» **PAGE EXTRACT**:
___
Manager

Stephanie Wright photo_150

Category A: (1-25 Stores), Finalist

Stephanie Wright

Monadnock Food Co-Op
Keene, NH

Anyone can spout data, but a strong manager knows how to use information to guide improvement. Stephanie Wright, store manager of the Monadock Food Co-op in New Hampshire, regularly shares key metrics in weekly “open book” meetings, engaging staff to understand what sales, customer count and average basket mean and how team members’ work directly impacts results.

Often, those numbers are good for Wright’s store. Since she started with the co-op four years ago, sales have risen from $10.7 million to $18.5 million. High yearly growth rates have come under her leadership: a 10% spike in 2020, a 14% surge in 2021 and a projected 15% increase for this fiscal year. The important indicator of income was also decisively in the black, up between 3.2% and 6.2% over the past four years.

As she uses data-driven benchmarks to achieve goals, Wright is keen to look at success through different lenses. Given the effect of the COVID-19 pandemic and related challenges on both customers and staff, she strives to balance the needs of all parties to deliver an excellent customer experience and a strong, attractive working environment.

From a customer experience standpoint, she enrolled the co-op in a customer service experience survey through National Cooperative Grocers, sharing shopper feedback during team meetings. At a time when supplies were stretched, she worked with departments to identify alternative distributors to keep supplies as full as possible. As a result, the store saw improvements in the survey’s product availability scores.

From the perspective of her team, she provided training to staff on how to de-escalate potential conflicts with shoppers over masks and advocated for training on how to address customers exhibiting mental health issues. Her colleagues point to her innate empathy, which enables her to work through tough situations in a caring way.
___
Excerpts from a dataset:
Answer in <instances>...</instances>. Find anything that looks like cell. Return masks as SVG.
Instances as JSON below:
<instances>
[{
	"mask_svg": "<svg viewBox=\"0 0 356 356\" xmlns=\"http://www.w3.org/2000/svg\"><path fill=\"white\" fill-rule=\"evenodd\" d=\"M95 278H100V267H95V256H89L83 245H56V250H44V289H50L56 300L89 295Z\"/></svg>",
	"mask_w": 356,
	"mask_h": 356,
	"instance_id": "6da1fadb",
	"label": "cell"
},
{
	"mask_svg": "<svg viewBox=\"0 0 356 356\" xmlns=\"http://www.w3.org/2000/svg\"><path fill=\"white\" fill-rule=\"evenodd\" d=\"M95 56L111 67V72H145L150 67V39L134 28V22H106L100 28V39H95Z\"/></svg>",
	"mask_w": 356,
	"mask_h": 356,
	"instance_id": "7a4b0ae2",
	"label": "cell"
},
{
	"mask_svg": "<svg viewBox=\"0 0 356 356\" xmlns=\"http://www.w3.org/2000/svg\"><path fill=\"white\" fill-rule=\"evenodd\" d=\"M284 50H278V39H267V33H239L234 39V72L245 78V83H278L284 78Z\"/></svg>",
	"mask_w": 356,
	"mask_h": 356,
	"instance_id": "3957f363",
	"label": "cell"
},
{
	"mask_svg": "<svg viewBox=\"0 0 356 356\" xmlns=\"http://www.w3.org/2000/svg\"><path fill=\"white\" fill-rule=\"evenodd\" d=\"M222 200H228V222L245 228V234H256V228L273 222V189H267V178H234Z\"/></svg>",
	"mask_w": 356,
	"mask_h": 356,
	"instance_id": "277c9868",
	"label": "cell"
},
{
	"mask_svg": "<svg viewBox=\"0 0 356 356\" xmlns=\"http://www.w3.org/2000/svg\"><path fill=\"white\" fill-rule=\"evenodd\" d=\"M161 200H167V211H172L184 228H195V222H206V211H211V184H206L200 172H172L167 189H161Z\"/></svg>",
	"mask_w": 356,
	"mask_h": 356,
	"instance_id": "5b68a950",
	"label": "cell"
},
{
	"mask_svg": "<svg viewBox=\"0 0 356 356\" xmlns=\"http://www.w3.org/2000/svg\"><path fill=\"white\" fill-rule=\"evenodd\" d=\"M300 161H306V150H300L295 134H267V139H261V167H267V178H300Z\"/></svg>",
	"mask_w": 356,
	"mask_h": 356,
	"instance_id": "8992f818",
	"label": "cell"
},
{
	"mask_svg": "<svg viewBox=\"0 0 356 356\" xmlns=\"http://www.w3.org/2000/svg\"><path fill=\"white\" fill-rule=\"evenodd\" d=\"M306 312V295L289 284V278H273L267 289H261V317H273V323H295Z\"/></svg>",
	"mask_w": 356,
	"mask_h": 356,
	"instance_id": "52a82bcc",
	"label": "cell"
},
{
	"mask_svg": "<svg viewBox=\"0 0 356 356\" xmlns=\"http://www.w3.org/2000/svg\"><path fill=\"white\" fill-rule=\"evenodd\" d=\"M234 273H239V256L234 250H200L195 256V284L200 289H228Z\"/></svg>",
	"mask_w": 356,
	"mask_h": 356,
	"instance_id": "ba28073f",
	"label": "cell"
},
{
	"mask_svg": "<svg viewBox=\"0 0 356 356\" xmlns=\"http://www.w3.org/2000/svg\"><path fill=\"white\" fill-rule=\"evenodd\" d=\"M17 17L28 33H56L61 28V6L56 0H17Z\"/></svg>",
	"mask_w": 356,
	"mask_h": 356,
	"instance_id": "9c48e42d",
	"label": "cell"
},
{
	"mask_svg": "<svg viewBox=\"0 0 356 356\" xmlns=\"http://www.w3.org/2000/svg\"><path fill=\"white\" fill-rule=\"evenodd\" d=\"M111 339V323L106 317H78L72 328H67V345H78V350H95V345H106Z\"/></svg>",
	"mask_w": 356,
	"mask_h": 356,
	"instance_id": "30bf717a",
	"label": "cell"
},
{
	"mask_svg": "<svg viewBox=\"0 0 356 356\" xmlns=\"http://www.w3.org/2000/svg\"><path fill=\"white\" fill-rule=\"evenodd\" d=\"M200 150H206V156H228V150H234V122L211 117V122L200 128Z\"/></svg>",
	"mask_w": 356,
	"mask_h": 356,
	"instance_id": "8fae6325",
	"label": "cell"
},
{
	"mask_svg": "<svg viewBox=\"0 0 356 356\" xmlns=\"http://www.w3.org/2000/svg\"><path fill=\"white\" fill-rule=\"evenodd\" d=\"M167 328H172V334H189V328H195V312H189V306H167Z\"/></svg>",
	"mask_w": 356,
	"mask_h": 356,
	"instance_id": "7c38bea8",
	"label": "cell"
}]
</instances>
___
» **LIST OF TASKS**:
1. In the manager profile, what change in sales has the store seen since Wright started with the co-op four years ago?
2. Quote the manager profile word for word, from "From a customer" through "product availability scores.".

» **TASK SOLUTIONS**:
1. Sales have risen from $10.7 million to $18.5 million.

2.
From a customer experience standpoint, she enrolled the co-op in a customer service experience survey through National Cooperative Grocers, sharing shopper feedback during team meetings. At a time when supplies were stretched, she worked with departments to identify alternative distributors to keep supplies as full as possible. As a result, the store saw improvements in the survey’s product availability scores.